Joe Miller was a "snapper up of unconsidered trifles"
April 20, 2017 7:41 AM   Subscribe

Joe Miller, also known as Joseph or Josias (1684–1738), was an English actor who favored comedies, but was in fact, known for his grave demeanor and subdued humor. This led to an in-joke whereby all his companions ascribed all new jokes to him, though he is also said to have collected jokes himself. After his death, John Mottley (1692–1750), using the pseudonym of Elijah Jenkins, Esquire, published a book called Joe Miller's Jests, or the Wit's Vade-Mecum in 1739 (; also available in a semi-modern web format), containing 247 jokes, but that was just the first of many editions and copies.

While books in this format (i.e. "Mr Smith's Jests") were common before Mottley's publication, the popularity of both Joe Miller himself and of Mottley's first book lead to later versions, often not wholly connected to the first, entitled with names such as Joe Miller's Joke Book, and The New Joe Miller. For a (more) complete experience, enjoy Joe Miller's complete jest book: being a collection of the most excellent bon mots, brilliant jests, and striking anecdotes, in the English language, published in 1859, with 1546 jokes ( Project Gutenberg has Joe Miller's Jests, with Copious Additions by Mottley, Miller, and Bellew, published in 1865, with 1286 jokes, and an more than 130 epitaphs and proverbs tacked on at the end, for good measure.

But wait, there's more! Mark Lemon, the first editor of Punch magazine, compiled his own version of The Jest Book with 1711 jokes. It is conveniently available online, broken down into sets of 100 jokes per webpage, with an alphabetized index if you want to browse the jokes by title.

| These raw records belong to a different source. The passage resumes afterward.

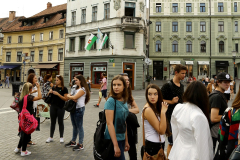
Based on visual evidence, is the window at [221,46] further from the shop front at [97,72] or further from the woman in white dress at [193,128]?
the woman in white dress at [193,128]

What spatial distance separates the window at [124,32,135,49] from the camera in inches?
1000

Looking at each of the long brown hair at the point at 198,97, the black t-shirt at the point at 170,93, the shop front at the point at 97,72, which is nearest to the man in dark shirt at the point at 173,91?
the black t-shirt at the point at 170,93

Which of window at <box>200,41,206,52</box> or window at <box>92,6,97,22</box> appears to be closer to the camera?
window at <box>92,6,97,22</box>

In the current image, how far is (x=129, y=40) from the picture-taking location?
25.5 m

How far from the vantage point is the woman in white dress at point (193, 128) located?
218 centimetres

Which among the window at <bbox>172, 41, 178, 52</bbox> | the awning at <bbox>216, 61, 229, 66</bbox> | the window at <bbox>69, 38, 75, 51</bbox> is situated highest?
the window at <bbox>172, 41, 178, 52</bbox>

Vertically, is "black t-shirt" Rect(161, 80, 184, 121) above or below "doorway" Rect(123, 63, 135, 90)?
below

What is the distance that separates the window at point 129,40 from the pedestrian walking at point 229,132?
23809mm

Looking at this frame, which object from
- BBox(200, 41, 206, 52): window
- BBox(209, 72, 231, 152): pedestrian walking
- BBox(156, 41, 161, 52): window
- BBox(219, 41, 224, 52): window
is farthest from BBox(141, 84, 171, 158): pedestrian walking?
BBox(219, 41, 224, 52): window

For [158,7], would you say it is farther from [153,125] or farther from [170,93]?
[153,125]

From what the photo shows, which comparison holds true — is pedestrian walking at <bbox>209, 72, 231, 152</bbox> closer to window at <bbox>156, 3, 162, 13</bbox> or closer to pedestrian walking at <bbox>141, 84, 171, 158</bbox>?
pedestrian walking at <bbox>141, 84, 171, 158</bbox>

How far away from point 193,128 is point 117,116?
1045 millimetres

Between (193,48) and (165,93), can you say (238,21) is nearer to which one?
(193,48)

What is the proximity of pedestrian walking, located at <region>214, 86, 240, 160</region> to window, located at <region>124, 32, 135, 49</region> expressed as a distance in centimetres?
2381
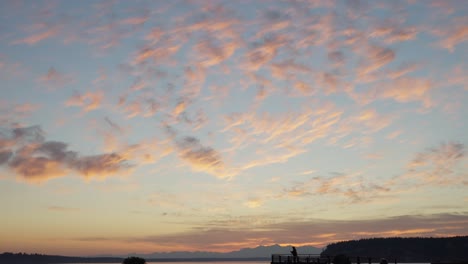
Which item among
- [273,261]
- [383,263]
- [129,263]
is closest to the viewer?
[383,263]

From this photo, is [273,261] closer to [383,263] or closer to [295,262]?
[295,262]

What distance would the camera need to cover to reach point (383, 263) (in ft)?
207

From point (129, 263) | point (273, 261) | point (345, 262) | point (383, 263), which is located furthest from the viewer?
point (129, 263)

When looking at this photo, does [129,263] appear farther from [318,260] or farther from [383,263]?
[383,263]

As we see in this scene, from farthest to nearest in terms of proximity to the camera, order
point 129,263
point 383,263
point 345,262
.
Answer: point 129,263 < point 345,262 < point 383,263

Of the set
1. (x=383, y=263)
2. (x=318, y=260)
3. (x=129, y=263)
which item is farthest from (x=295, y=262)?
(x=129, y=263)

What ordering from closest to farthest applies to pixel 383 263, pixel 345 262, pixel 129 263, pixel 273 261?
pixel 383 263, pixel 345 262, pixel 273 261, pixel 129 263

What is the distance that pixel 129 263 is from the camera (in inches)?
3553

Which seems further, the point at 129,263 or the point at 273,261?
the point at 129,263

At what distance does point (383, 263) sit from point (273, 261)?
21.9 m

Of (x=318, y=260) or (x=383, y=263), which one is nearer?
(x=383, y=263)

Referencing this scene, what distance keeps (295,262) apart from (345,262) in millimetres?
7480

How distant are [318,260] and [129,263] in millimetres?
33727

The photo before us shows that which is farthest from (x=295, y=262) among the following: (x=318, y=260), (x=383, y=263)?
(x=383, y=263)
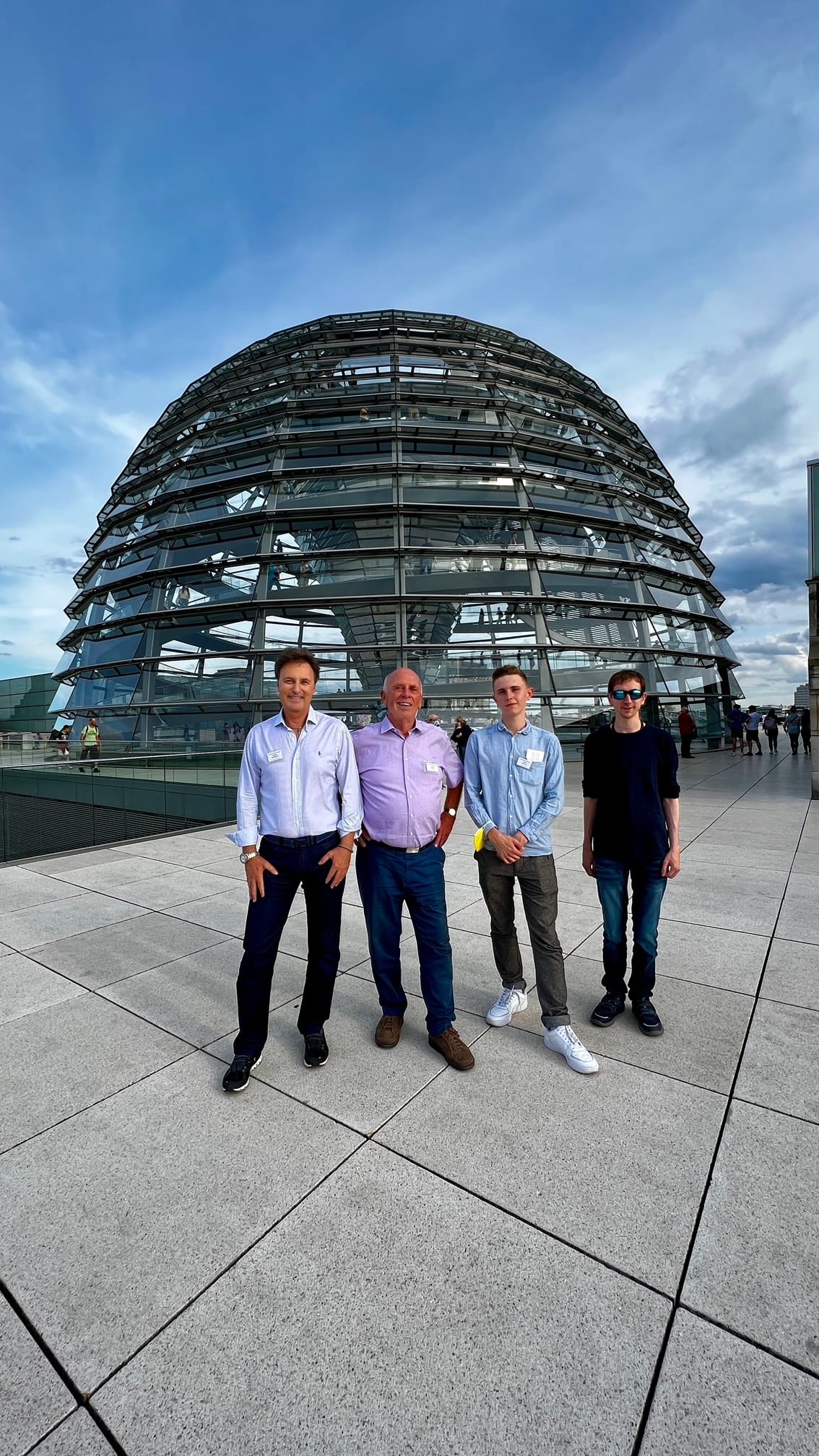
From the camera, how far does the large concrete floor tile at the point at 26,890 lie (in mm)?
5773

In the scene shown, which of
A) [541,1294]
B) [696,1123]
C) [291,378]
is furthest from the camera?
[291,378]

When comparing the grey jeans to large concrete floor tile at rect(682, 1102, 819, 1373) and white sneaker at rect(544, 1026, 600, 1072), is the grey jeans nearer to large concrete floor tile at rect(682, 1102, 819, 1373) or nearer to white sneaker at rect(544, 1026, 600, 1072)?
white sneaker at rect(544, 1026, 600, 1072)

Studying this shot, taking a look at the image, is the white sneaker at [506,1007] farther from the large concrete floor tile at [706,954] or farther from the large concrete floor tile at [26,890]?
the large concrete floor tile at [26,890]

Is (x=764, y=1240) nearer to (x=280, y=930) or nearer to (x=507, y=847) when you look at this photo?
(x=507, y=847)

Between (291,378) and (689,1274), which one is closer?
(689,1274)

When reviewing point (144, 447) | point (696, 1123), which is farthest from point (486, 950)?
point (144, 447)

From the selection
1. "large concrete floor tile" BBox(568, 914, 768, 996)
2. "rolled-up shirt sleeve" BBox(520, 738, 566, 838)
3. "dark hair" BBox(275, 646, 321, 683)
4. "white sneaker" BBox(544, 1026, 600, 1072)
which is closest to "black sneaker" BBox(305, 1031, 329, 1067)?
"white sneaker" BBox(544, 1026, 600, 1072)

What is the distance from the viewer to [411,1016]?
3.54m

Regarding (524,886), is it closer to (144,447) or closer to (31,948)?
(31,948)

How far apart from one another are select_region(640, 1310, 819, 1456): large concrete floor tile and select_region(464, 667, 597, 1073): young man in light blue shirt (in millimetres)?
1438

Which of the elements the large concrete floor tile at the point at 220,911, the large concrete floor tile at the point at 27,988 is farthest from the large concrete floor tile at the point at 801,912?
the large concrete floor tile at the point at 220,911

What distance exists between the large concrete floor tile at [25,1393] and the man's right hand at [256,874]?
1497 millimetres

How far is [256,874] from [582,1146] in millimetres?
1788

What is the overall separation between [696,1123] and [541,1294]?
112 cm
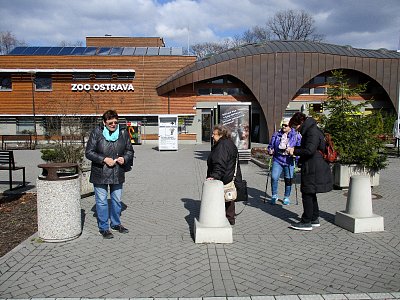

If that's all too British for you, perhaps The American Joe Miller: A Collection of Yankee Wit and Humor by Robert Kempt (Project Gutenberg) from 1863 is more your cup of tea, er, coffee?
posted by filthy light thief (13 comments total) 18 users marked this as a favorite
Picking one at random and it's a dick joke:

A Gentleman happening to turn up against an House to make Water, did not see two young Ladies looking out of a Window close by him, ’till he heard them giggling, then looking towards them, he asked, what made them so merry? O! Lord, Sir, said one of them, a very little Thing will make us laugh.
posted by JonB at 7:48 AM on April 20, 2017 [7 favorites]

The Duke of A----ll, who says more good Things than any Body, being behind the Scenes of the First Night of the Beggar's Opera, and meeting Cibber there, "Well Colley," said he, "How d'you like the Beggar's Opera?"

"Why it makes one laugh, my Lord," answer'd he, "on the Stage; but how will it do in print?"

"O! Very well, I'll answer for it," said the Duke, "if you don't write a Preface to it."*

* See Cibber's Preface to Provok'd Husband.
(quotation marks added, footnote in original (!)).

That is some seriously inside Early Modern theatre.
posted by jedicus at 7:54 AM on April 20, 2017 [4 favorites]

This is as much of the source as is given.